Thailand’s political strife is having a negative impact beyond its borders as important investment projects in Myanmar are being shelved as a result of the paralyzed Thai government.
Anti-government protests, continuing from December, are without a doubt wreaking havoc on Thailand’s domestic economy, and have all but paralyzed the government and civil service activities. As a result, major Thai investments abroad, including many planned ventures in neighboring Myanmar like the Thailand-Myanmar joint venture Dawei port and industrial zone on Myanmar’s southeast coast, have been frozen, the Irrawaddy reported on Tuesday.
Thailand is currently the second-largest foreign investor in Myanmar with $9.98 billion in approved investment at the end of October last year, after China.
Myanmar and Thailand only recently reached an agreement to jointly develop the Dawei port, which has already suffered multiple financial setbacks as funding could not be secured. Japanese investors declined to invest in the project.
“In reality [Dawei] is dependent on the Thai side developing infrastructure that will link Dawei to the rest of Southeast Asia by road and railway,” Bangkok independent energy industries consultant Collin Reynolds told the Irrawaddy. But the Yingluck Shinawatra government has had to resign authority to a caretaker government until the next round of elections.
“The [Thai] courts have effectively blocked most funds to the caretaker government and it is hard to see any election going ahead as planned on Feb. 2,” Reynolds added.
The Dawei project will eventually include an oil trans-shipment port, a refinery, steel mills, petrochemical plants and a major electricity generating station, if companies involved can get the funding.

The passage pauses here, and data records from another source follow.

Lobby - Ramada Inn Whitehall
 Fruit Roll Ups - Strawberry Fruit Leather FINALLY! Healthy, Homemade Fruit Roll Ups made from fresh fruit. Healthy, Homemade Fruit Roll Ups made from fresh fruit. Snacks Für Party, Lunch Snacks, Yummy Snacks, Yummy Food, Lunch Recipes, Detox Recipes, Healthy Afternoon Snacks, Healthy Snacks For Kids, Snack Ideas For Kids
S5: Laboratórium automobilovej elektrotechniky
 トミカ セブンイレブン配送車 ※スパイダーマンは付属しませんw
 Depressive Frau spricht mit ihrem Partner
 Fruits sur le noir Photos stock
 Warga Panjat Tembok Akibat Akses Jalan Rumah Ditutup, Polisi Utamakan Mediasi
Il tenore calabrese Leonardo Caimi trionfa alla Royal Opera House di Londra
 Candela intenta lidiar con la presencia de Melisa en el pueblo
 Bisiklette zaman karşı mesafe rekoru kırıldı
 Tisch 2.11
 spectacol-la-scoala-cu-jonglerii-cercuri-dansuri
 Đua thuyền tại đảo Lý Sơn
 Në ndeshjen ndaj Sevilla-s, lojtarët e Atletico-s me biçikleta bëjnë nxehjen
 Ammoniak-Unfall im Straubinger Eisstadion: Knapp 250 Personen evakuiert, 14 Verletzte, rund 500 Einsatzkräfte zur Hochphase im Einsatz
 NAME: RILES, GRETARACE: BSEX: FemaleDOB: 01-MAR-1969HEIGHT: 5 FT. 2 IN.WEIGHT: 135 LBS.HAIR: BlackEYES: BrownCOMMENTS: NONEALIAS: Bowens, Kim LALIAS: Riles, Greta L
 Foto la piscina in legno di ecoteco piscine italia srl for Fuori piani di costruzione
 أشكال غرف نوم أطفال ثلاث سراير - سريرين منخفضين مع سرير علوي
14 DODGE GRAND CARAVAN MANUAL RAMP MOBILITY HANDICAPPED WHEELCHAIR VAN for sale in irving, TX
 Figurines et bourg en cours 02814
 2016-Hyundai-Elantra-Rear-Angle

The development also includes road, railway and oil pipeline routes running from Dawei into Thailand to link up the north-south transport infrastructure.
Plans from the Thai government for a new network of high-speed railways linking Thailand, Laos, China, Myanmar and Malaysia are similarly on hold.
“The [Thai] government has seen its flagship 2 trillion baht ($60.6 billion) infrastructure investment bill hobbled by the political crisis,” according to the Financial Times.